Straight-ahead sax/drums improvisations from this long running (25 years!) duo. The playing here could perhaps be typified as an example of the old school American approach, with no leanings toward either the British atomized style or any extended techniques.
By turns romantic and melodic or fierce and insistent, Flaherty will often start a phrase with a mellow tone only to feed it through a grinder and shred it. One of my favorite moments comes about 3 minutes into the first piece, where he ascends beyond the upper reaches of his horn and whistles, the sound taking on a definite electronic tinge. At the ten-minute mark of the same number, both men start stomping hard before coming to a melancholy close. There are long moments of horn gargle and fast and hard drumming, where it's difficult to keep track of the instruments as separate entities and things blur into a mass of hyperkinetic sonic motion.
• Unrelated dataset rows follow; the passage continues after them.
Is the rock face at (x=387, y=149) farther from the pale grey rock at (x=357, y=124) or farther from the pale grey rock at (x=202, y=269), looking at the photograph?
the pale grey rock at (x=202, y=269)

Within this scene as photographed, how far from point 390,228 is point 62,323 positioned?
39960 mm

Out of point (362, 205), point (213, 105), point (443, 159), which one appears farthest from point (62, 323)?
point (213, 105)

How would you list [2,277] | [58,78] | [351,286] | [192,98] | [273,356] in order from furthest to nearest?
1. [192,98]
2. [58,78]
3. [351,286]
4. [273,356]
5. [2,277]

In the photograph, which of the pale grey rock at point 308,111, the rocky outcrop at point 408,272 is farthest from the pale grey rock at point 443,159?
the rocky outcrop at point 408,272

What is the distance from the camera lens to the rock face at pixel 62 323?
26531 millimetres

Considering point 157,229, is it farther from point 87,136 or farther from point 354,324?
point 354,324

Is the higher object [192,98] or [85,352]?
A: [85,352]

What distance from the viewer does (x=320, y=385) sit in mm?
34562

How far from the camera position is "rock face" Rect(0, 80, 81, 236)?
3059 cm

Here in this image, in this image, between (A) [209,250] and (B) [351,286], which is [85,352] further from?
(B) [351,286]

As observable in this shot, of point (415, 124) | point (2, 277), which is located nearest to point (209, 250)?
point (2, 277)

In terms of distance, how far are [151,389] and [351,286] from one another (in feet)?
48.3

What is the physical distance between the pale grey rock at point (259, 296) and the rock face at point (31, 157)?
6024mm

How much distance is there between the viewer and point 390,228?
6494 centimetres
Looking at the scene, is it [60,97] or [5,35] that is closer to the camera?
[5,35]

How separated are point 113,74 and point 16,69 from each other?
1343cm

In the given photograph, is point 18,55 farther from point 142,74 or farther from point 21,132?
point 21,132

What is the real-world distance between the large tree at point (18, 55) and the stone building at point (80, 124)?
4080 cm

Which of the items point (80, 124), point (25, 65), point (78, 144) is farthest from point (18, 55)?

During brief solos we get to focus on the beautiful timbres of Colbourne's vibrating metal and plastic or the grit and grain of Flaherty's horns — impassioned soliloquies during conversations between two old friends overheard. These guys made some of the first independently produced out music records I was exposed to as a lad, and I'm truly glad to find them still at it, giving us examples of sane behavior in ever more chaotic circumstances. We could hear this music as a testament to the rightness that human interaction sometimes exhibits.